Here are details of Kim's summits so far.
Weeks after the North sent athletes and officials to take part in the Winter Olympics in the South, Kim arrives unannounced in
Beijing on March 26, 2018 on board his private train to meet Xi.
The meeting ensures that his first encounter as leader with a foreign head of state is with the North's longstanding diplomatic backer and main business partner, and resets years of deteriorating relations between the allies.
Days later, the two Koreas announce the date for the first Kim-Moon summit.
In a blaze of publicity, Kim and Moon meet on April 27 at Panmunjom, the truce village in the Demilitarized Zone that divides the peninsula, and shake hands over the border before Moon steps unscripted into the North and the two men cross hand-in-hand to the South.
A day of discussions follows -- including an extended open-air woodland conversation with no one else present -- ending in a farewell ceremony where the leaders hold hands to watch a sound-and-light show.
They agree to pursue a permanent peace treaty and the complete denuclearisation of their divided peninsula.
Only six weeks after his first meeting with Xi, Kim flies unannounced to the Chinese port city of Dalian as he prepares for the first-ever summit between
North Korea and the United States.
During two days of talks on May 7 and 8, Kim and Xi bask in the sun on a seaside stroll, and afterwards Xi phones Trump to urge him to take
Pyongyang's security concerns into consideration, as Beijing reaffirms its influence in the diplomatic shuffle.
After Trump abruptly declares the cancellation of his summit with Kim, the two Koreas' leaders head to Panmunjom on May 26 for an impromptu summit as Moon seeks to salvage the process.
Moon and Kim greet each other with broad smiles and brotherly hugs before sitting down for two hours of talks.
The next day, Moon says Kim is committed to his summit with Trump and the US president announces that plans for the meeting are moving along "very nicely".
In the sumptuous setting of a luxury Singapore hotel, Trump and Kim exchange smiles and handshakes before the world's cameras as they hold a landmark summit on June 12, just months after they were trading insults and threats of war.
Kim agrees to a vaguely worded pledge on denuclearisation while Trump tells a post-summit press conference he will suspend "very provocative" US joint military exercises with South Korea.
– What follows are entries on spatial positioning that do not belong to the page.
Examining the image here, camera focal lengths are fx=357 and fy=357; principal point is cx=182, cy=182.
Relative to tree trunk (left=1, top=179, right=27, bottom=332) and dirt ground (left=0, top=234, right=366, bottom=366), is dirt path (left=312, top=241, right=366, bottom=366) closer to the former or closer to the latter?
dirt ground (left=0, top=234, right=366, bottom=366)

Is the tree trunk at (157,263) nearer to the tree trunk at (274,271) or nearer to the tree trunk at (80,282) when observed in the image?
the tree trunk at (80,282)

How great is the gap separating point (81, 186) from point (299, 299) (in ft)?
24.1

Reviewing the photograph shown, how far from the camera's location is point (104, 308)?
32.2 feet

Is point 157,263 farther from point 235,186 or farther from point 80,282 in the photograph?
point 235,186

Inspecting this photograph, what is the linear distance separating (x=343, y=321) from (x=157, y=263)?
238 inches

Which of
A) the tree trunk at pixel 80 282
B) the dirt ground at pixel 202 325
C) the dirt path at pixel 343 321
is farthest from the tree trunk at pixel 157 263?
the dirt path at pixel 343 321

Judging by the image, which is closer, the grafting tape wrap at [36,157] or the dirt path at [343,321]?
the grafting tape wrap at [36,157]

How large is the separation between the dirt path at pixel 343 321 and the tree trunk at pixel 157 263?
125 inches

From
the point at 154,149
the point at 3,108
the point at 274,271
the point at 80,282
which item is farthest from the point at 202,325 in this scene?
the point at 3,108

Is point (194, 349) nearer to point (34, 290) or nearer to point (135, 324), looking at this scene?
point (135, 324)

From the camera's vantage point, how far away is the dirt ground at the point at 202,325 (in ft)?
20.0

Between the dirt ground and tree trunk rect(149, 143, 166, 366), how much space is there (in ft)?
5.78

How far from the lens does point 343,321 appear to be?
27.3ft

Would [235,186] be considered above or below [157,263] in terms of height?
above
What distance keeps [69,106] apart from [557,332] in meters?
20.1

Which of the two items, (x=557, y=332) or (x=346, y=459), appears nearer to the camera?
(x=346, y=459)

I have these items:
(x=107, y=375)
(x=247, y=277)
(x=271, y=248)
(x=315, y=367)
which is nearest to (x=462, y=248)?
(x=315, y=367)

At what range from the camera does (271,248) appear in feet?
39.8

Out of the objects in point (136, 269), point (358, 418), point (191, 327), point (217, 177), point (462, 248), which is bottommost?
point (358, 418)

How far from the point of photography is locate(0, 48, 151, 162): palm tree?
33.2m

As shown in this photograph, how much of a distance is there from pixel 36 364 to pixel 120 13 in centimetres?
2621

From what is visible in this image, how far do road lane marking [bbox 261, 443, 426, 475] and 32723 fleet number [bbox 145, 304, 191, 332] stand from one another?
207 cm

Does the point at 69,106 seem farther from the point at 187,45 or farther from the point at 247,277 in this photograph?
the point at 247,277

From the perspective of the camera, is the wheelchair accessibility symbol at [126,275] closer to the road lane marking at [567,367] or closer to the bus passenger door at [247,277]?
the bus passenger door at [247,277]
Days after the Singapore meeting, Kim is back in Beijing to report on developments to Xi on June 19 and 20.
Kim is greeted by a military honour guard and cheering children at the Great Hall of the People as the two leaders begin two days of carefully choreographed displays of amity.
On September 18 to 20, Moon visits Pyongyang with an entourage of top business moguls for his third summit with Kim, despite a deadlock in nuclear talks between Pyongyang and Washington.
Kim offers to shutter a missile-testing site and a key nuclear facility at Yongbyon if the US takes unspecified "corresponding measures".
In a post-summit presser Moon insists Kim will visit
Seoul during 2018, and the two leaders wrap up their three-day meeting with a symbolic hike up Mount Paektu, the spiritual birthplace of the Korean nation.
Kim's Seoul visit does not come to pass by the end of 2018, despite widespread speculation in South Korea, as progress stalls between the North and the US.
But a week into 2019, Kim and his wife Ri Sol Ju travel to Beijing on board his private train.